=== Extract ===
Allen Park – NFL coaches and players regularly scoff at statistics, pointing out the only stats that matter are wins and losses. Fair enough, but it’s all the other numbers that add up to victory or defeat.
And with respect to the idea that every game is different, here are 10 numbers that have largely defined the Detroit Lions’ disappointing 5-10 season heading into this Sunday’s finale in Green Bay.
4.71 – For years, we’ve been told quarterback Matthew Stafford possesses one of the NFL’s strongest arms. That's probably still be true, but it’s certainly been holstered this season. Stafford’s average completion is traveling fewer than five yards beyond the line of scrimmage, which is both the lowest of his career and the lowest in the NFL this season.
In what many would consider his two best seasons, 2011 and 2017, Stafford’s completions averaged 6.32 and 6.42 yards. A number of factors contributed to this season's troubling drop, including a depleted arsenal down the stretch, an effort to get the ball out quickly to keep Stafford healthy and upright, and his less-than-stellar accuracy on deep passes, a year after thriving in that department.
26.5 – One of the biggest question marks coming into the season was whether the Lions would be able to manufacture a consistent pass rush. Considering Ziggy Ansah barely played because of a bum shoulder, the fact the team has racked up 40 sacks is quite impressive.
===
# The tasks
1. From the Lions article, output the passage between "4.71 – For years, we’ve" and "NFL this season.", inclusive.
2. Please say whether each statement agrees with the Lions article, answering yes or no and quoting the words that decide it: (a) Stafford's average completion this season is the lowest in the NFL. (b) In 2017, Stafford's completions averaged more than seven yards. (c) The Lions have recorded 40 sacks.
=== Extracted entries ===
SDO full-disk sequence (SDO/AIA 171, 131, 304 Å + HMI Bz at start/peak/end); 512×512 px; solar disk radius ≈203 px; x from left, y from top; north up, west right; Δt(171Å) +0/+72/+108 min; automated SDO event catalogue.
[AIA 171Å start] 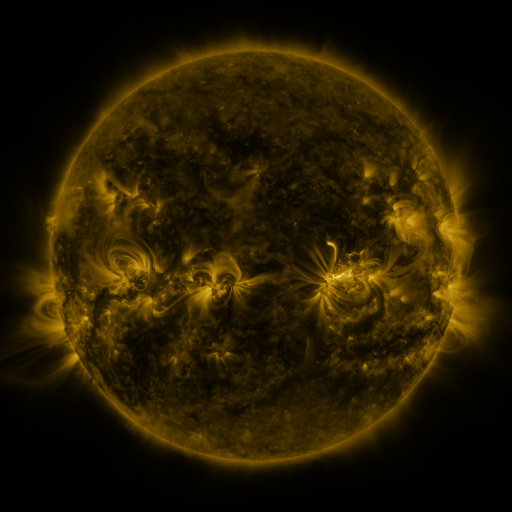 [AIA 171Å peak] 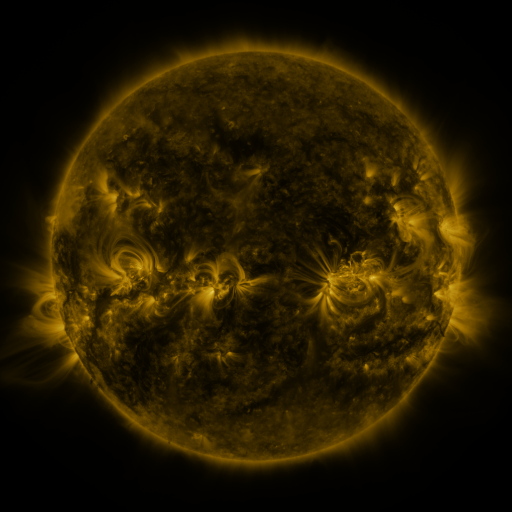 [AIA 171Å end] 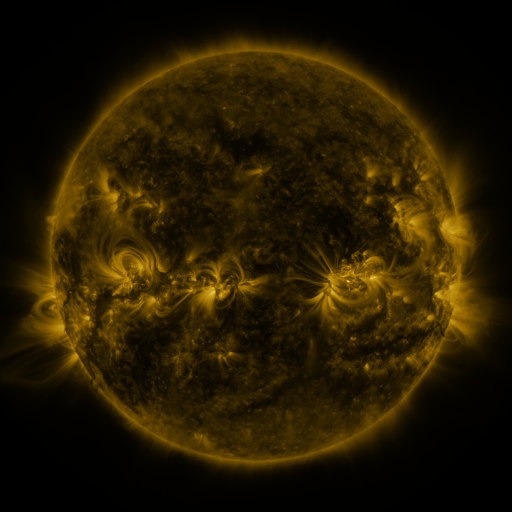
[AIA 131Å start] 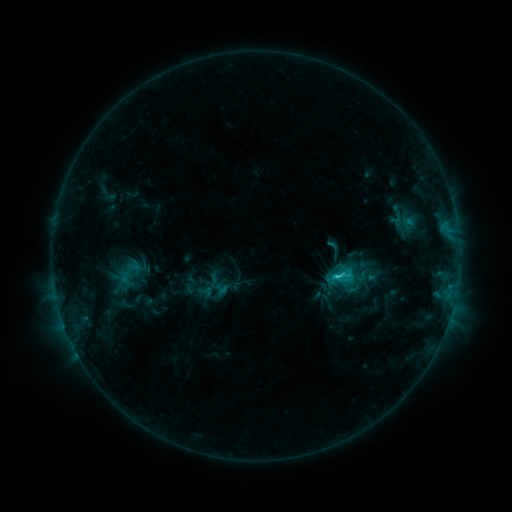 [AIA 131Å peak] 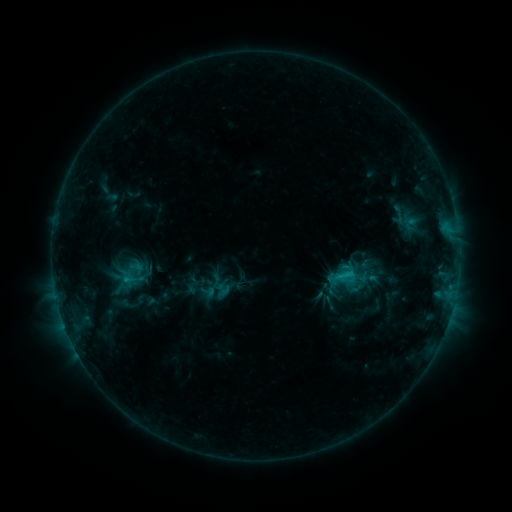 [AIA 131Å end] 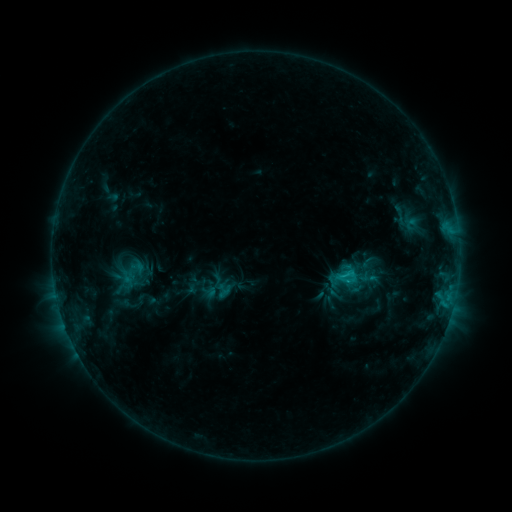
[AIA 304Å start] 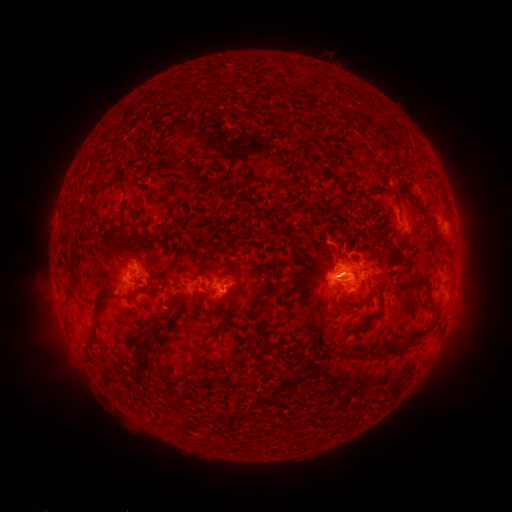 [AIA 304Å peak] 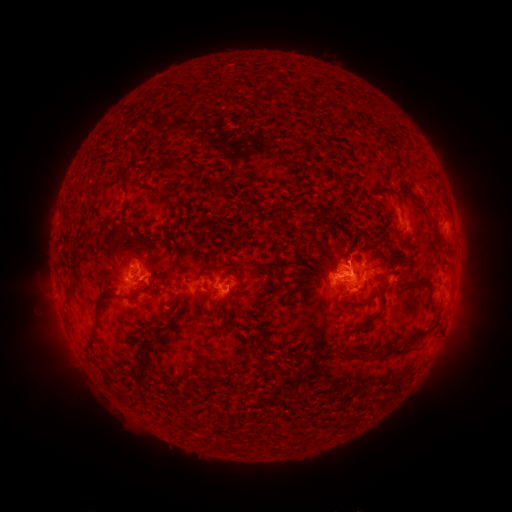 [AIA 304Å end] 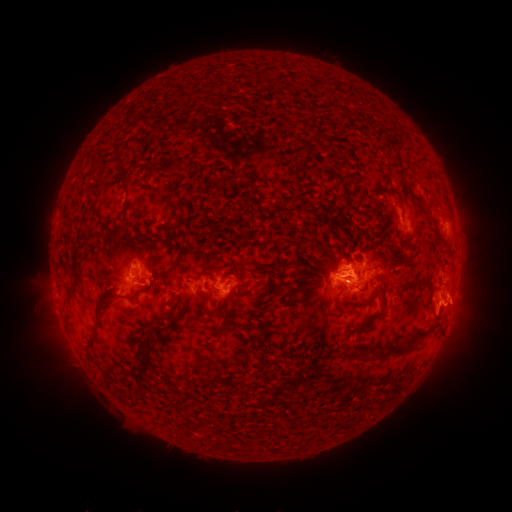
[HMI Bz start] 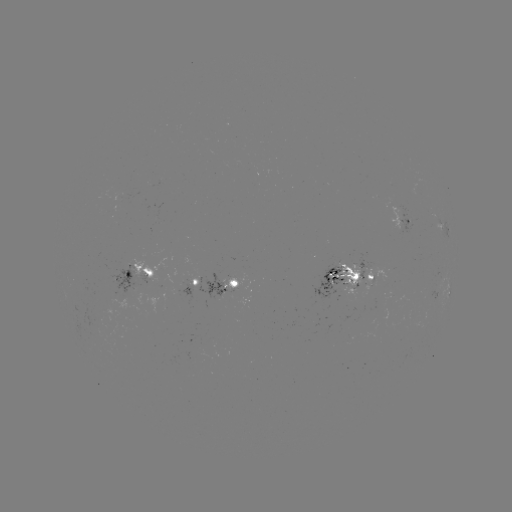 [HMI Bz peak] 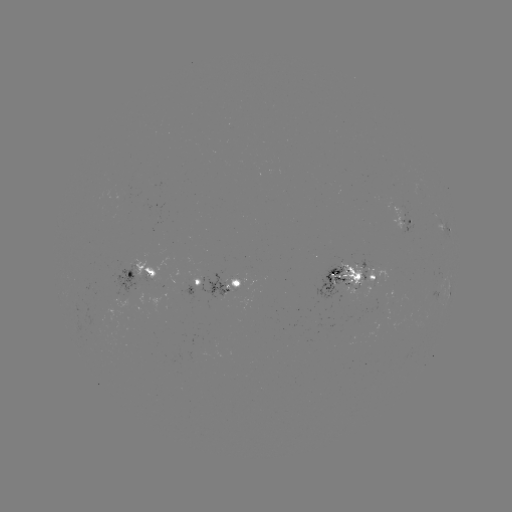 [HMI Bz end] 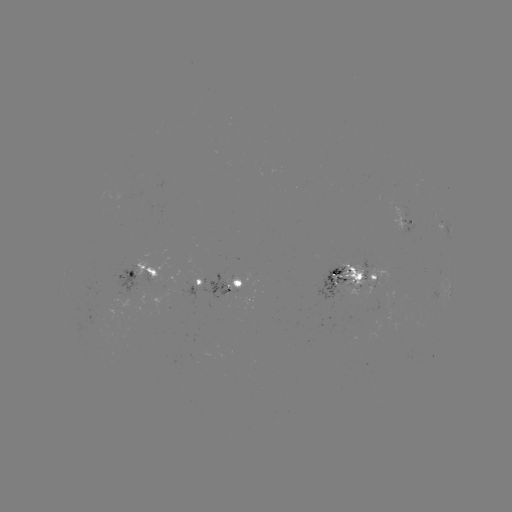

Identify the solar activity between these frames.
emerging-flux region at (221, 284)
===
=== Extracted entries ===
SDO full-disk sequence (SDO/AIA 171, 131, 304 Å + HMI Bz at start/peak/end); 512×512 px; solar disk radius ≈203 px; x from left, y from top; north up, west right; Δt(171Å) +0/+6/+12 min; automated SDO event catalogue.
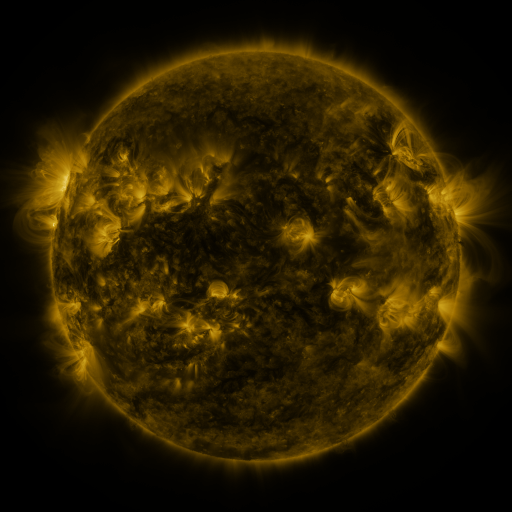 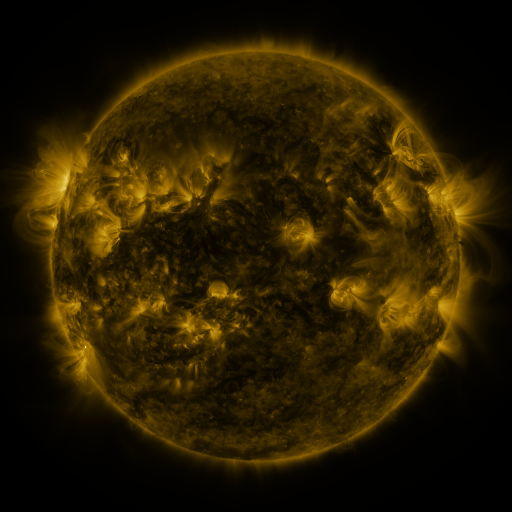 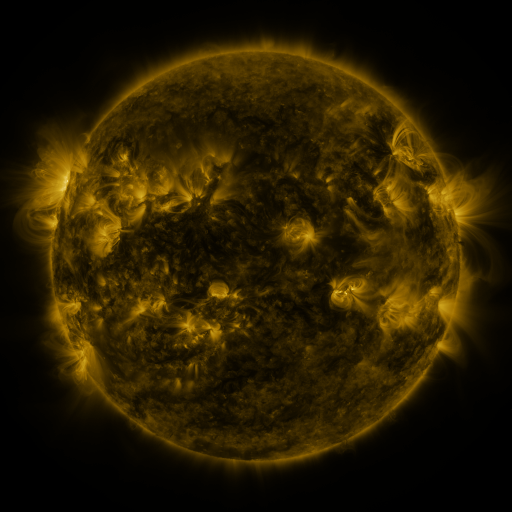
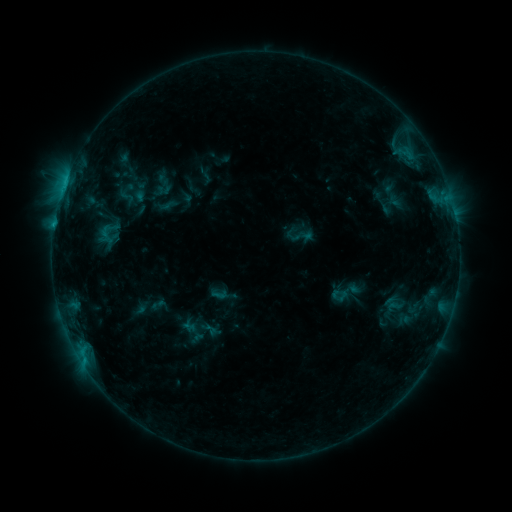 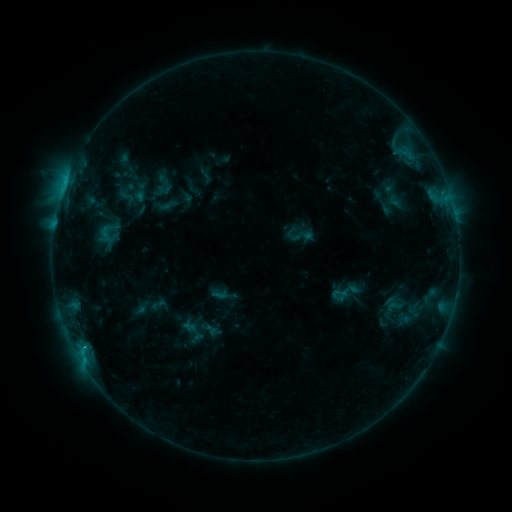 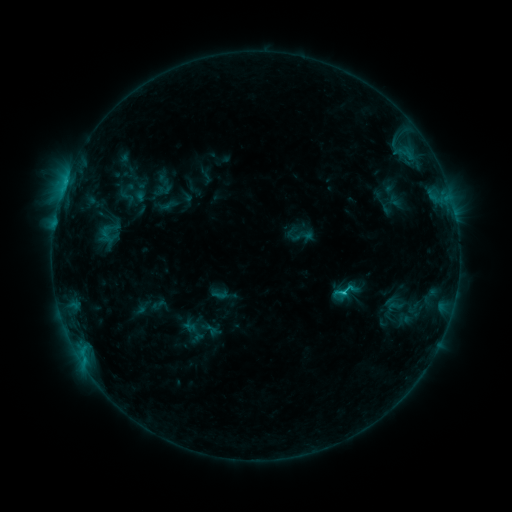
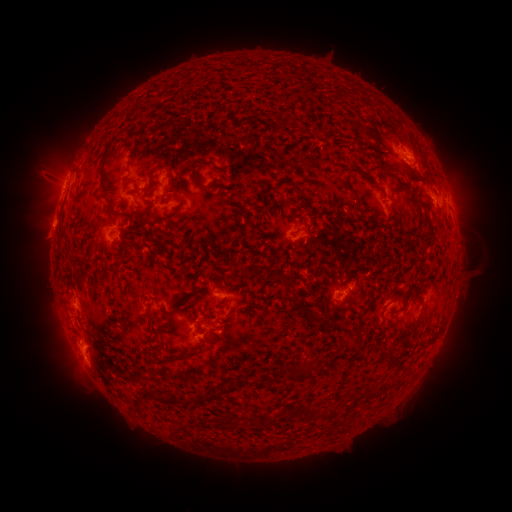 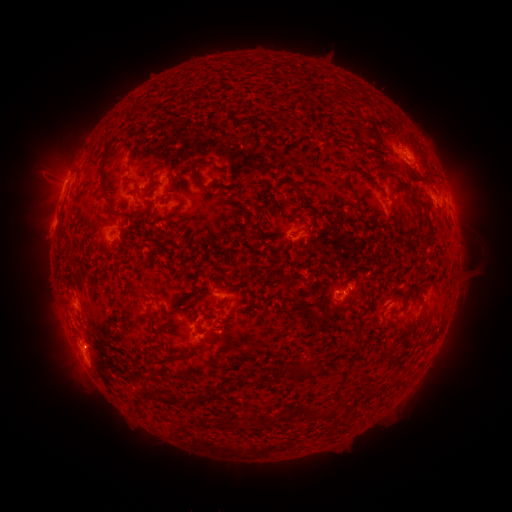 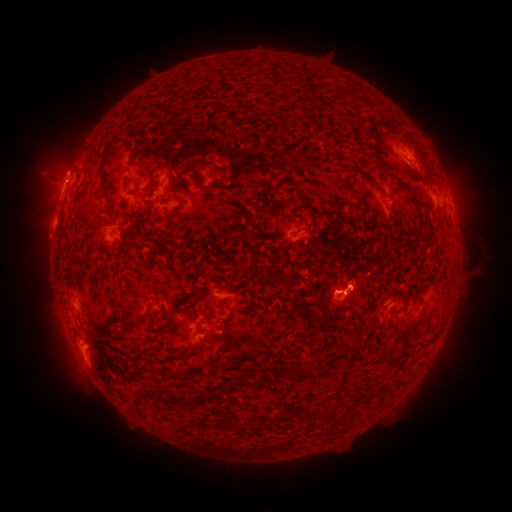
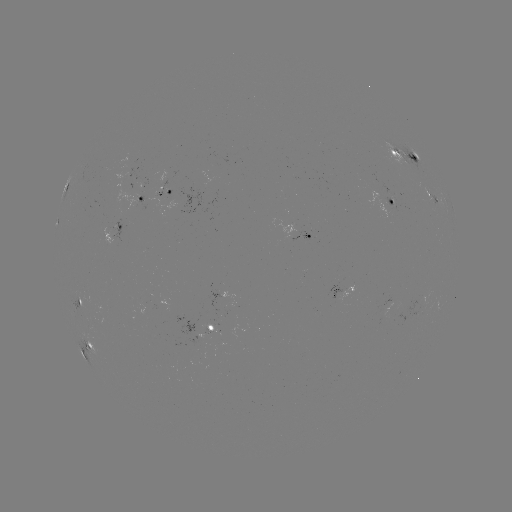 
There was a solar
===
# Solutions to the exercise
1.
4.71 – For years, we’ve been told quarterback Matthew Stafford possesses one of the NFL’s strongest arms. That's probably still be true, but it’s certainly been holstered this season. Stafford’s average completion is traveling fewer than five yards beyond the line of scrimmage, which is both the lowest of his career and the lowest in the NFL this season.

2.
(a) Yes: "which is both the lowest of his career and the lowest in the NFL this season"
(b) No: "In what many would consider his two best seasons, 2011 and 2017, Stafford’s completions averaged 6.32 and 6.42 yards."
(c) Yes: "the team has racked up 40 sacks"